● Documento:
'''
Acórdão do Supremo Tribunal de Justiça
Processo:
714/15.0T8BRR.L2.S1
Nº Convencional: 4ª SECÇÃO
Relator: RIBEIRO CARDOSO
Descritores: AÇÃO DE IMPUGNAÇÃO JUDICIAL DA REGULARIDADE E LICITUDE DO DESPEDIMENTO
VALOR DA CAUSA
LITIGÂNCIA DE MÁ FÉ
Data do Acordão: 05/08/2019
Votação: UNANIMIDADE
Texto Integral: S
Privacidade: 1
Meio Processual: REVISTA
Decisão: CONCEDIDAS AS REVISTAS
Área Temática:
DIREITO PROCESSUAL DO TRABALHO – PROCESSO DE EXECUÇÃO / DISPOSIÇÃO FINAL / EXCLUSÃO DA RECLAMAÇÃO DE CRÉDITOS.
DIREITO PROCESSUAL CIVIL – PROCESSO EM GERAL / INCIDENTES DA INSTÂNCIA / VERIFICAÇÃO DO VALOR DA CAUSA / ATRIBUIÇÃO DE VALOR À CAUSA E SUA INFLUÊNCIA.
Doutrina:
- Menezes Cordeiro, LITIGÂNCIA DE MÁ-FÉ, ABUSO DO DIREITO DE ACÇÃO E CULPA IN AGENDO, p. 26;
- Rodrigues Bastos, NOTAS AO CÓDIGO DE PROCESSO CIVIL, vol. II, 3.ª Edição, p. 221 e 222.
Legislação Nacional:
CÓDIGO DE PROCESSO DO TRABALHO (CPT): - ARTIGO 98, N.º 2.
CÓDIGO DE PROCESSO CIVIL (CPC): - ARTIGO 296.º, N.º 1.
'''
● Listagem fornecida:
'''
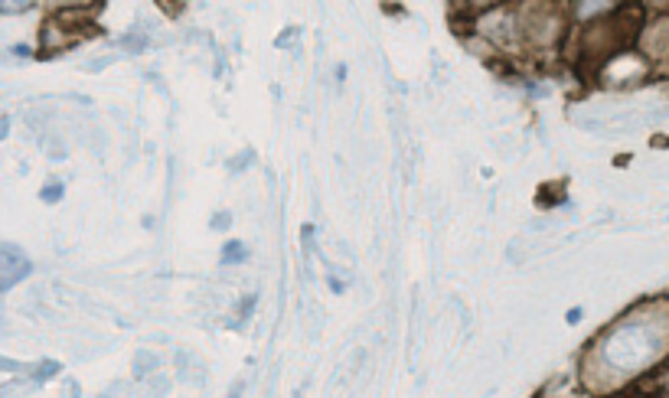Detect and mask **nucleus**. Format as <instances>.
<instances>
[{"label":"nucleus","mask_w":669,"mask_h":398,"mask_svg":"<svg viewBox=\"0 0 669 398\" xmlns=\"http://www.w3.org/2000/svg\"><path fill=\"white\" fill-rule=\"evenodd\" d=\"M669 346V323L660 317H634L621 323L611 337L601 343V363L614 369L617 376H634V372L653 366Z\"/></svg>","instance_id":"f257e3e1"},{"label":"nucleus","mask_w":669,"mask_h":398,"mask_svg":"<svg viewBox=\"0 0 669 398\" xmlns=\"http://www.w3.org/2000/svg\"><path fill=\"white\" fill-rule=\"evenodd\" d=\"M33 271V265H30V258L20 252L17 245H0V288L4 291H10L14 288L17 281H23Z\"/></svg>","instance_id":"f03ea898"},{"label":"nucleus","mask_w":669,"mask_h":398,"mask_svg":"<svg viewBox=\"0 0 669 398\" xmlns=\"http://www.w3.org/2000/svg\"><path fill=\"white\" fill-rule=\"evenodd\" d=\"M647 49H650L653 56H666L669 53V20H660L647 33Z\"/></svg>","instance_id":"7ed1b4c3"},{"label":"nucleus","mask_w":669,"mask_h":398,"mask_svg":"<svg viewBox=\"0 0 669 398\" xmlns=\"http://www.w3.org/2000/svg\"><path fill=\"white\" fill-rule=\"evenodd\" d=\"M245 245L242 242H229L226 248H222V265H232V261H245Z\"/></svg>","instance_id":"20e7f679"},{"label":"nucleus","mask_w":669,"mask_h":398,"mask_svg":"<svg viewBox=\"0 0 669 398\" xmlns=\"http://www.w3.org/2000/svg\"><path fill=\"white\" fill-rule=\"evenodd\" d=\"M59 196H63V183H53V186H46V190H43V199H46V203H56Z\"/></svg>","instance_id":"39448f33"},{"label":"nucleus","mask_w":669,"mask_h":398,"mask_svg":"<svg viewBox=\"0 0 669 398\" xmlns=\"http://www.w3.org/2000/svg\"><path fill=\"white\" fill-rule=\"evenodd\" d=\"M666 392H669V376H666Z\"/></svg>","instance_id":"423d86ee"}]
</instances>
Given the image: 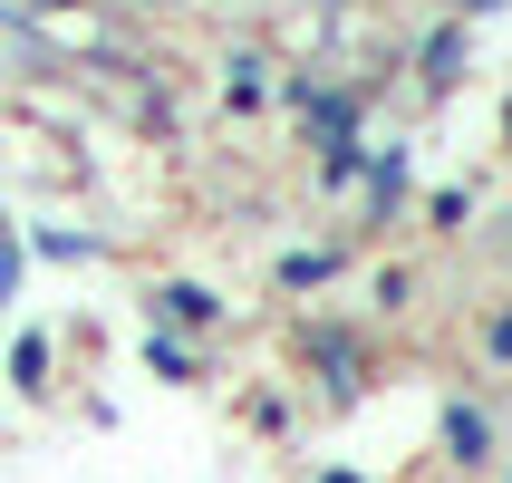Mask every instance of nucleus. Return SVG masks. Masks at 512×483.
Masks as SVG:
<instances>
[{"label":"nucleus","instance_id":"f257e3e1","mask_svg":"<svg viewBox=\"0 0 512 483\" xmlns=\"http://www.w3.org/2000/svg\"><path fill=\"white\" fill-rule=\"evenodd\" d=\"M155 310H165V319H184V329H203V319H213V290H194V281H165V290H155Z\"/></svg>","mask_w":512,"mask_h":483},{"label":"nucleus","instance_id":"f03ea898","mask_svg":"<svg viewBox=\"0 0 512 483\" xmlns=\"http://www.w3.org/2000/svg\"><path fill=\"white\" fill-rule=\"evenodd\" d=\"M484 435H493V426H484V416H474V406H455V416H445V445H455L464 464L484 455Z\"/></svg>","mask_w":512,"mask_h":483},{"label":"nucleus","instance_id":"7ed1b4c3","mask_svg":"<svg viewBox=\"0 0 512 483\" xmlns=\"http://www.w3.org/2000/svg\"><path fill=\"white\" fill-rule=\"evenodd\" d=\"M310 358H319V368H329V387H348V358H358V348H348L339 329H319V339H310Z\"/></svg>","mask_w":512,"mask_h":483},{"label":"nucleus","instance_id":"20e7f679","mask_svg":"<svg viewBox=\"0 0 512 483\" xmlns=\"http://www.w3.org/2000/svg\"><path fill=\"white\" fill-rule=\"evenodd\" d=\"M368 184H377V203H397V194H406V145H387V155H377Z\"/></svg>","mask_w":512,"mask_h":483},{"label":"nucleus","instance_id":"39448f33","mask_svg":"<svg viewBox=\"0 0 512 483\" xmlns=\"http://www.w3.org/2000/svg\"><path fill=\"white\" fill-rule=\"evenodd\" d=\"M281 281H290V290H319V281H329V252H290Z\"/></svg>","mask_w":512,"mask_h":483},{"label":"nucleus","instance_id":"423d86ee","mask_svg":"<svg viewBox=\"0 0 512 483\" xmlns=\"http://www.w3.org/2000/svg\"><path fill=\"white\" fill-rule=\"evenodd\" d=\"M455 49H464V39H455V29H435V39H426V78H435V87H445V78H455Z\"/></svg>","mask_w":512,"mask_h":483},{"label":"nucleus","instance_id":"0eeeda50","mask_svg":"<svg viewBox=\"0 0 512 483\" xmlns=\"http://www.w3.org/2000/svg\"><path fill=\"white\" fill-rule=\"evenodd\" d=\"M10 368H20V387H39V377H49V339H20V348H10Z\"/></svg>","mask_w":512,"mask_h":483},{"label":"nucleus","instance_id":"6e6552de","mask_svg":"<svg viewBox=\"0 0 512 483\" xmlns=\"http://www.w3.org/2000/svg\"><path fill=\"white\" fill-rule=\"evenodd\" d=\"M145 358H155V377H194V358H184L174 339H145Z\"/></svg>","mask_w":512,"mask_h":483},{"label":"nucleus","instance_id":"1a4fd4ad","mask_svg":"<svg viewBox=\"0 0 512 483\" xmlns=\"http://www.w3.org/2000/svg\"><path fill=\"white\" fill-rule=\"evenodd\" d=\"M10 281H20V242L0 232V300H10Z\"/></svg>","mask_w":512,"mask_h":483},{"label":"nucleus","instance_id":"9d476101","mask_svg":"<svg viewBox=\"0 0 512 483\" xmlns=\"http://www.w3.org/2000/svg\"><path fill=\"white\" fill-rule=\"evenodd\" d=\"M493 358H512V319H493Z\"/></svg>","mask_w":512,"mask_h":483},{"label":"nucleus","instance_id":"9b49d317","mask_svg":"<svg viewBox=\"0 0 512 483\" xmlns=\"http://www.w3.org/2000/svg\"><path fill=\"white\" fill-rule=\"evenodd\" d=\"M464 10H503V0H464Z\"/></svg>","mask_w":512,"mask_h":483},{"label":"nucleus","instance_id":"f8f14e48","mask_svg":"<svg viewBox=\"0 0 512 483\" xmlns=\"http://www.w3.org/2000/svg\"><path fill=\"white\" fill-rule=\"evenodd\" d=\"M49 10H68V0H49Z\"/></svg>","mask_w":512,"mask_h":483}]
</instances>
'''
● Enunciado 1:
No acórdão do Supremo Tribunal de Justiça, qual é o nome do relator?
● Enunciado 2:
Dê continuidade ao acórdão do Supremo Tribunal de Justiça a partir da última linha que aparece no documento.

● Resposta 1:
Ribeiro Cardoso.

● Resposta 2:
Sumário :
I – Tendo a Relação revogado a sentença, julgado ilícito o despedimento e condenado a Ré a pagar à A. os créditos decorrentes desse despedimento ilícito, deve, nos termos do art. 98-P, nº 2, do CPT, fixar no acórdão o valor da causa para os efeitos estabelecidos no art. 296º, nº 1 do CPC, por só então a utilidade económica do pedido ter ficado definida.

II – Não litiga de má-fé o recorrente que interpõe recurso do acórdão da Relação no qual invoca a sua nulidade por não ter fixado o valor da causa.

Decisão Texto Integral:

Acordam na Secção Social do Supremo Tribunal de Justiça ([1])

1 - RELATÓRIO

 AA intentou a presente ação de impugnação da regularidade e licitude do despedimento, com processo especial, contra BB, S.A., que apresentou o articulado a que se refere o artigo 98.º-J do Código de Processo do Trabalho, invocando a existência de justa causa de despedimento.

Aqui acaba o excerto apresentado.